Here is an example. Say you have $\forall x P(x)$. Then obviously I can infer $P(a)$ for any constant symbol $a$. No restirctions there, really, although notice that we do make an assumption there that the domain of discourse is not empty (otherwise the $a$ could not refer to anything). Almost all logic systems make that assumption though, which is also why you can infer $\exists x P(x)$ from $\forall x P(x)$: once you have $P(a)$, you can infer $\exists x P(x)$ from that. Again, no restrictions there. So, basically, Universal Elimination and Existential Introduction have no restrictions.
On the other hand, Universal Introduction and Existential Elimination do have restrictions. For Universal Introduction, we usually do something that is the equivalent of 'Let $d$ be some arbitrary object of our domain ... [inferencing] ... and therefore $d$ has property $P$. Therefore, all objects have property $P$'. So, for example, some systems will use a constant symbol $a$ that will be used to denote that arbitrary object $d$, and if you can show that $P(a)$, you can conclude $\forall x P(x)$. This, however, is only going to work if $a$ is not already used to denote some specific object, because if that specific object would have property $P$, then with this method we would be concluding that all objects have property $P$ on the basis of this one object having property $P$, which is clearly not right. So, typically formalizations of the rule will say that $a$ needs to be a 'fresh' or 'new' constant: a constant that is not used elsewhere for a different purpose.

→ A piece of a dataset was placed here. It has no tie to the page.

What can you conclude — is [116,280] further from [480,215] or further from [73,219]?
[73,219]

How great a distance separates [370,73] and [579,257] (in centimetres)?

For Existential Elimination something similar happens. The conceptual thinking here is: 'I know there is something with property $P$. I don't know what specific object it is, but let me call that object $d$, so $d$ has property $P$ ... [further inferencing can take place]'. To formalize this, some systems will once again use a constant symbol $a$ to denote the object $d$, and so will infer $P(a)$ from $\exists x P(x)$. But again, care must be taken that this $a$ is a new constant, so it can take the role of 'that object that has property P, even if I don't know what exactly that object is'. Again, if we were already using $a$ for something else in the proof, then we can't say $P(a)$, because that object may not have property $P$ at all. In other words, once again you have to introduce a new constant.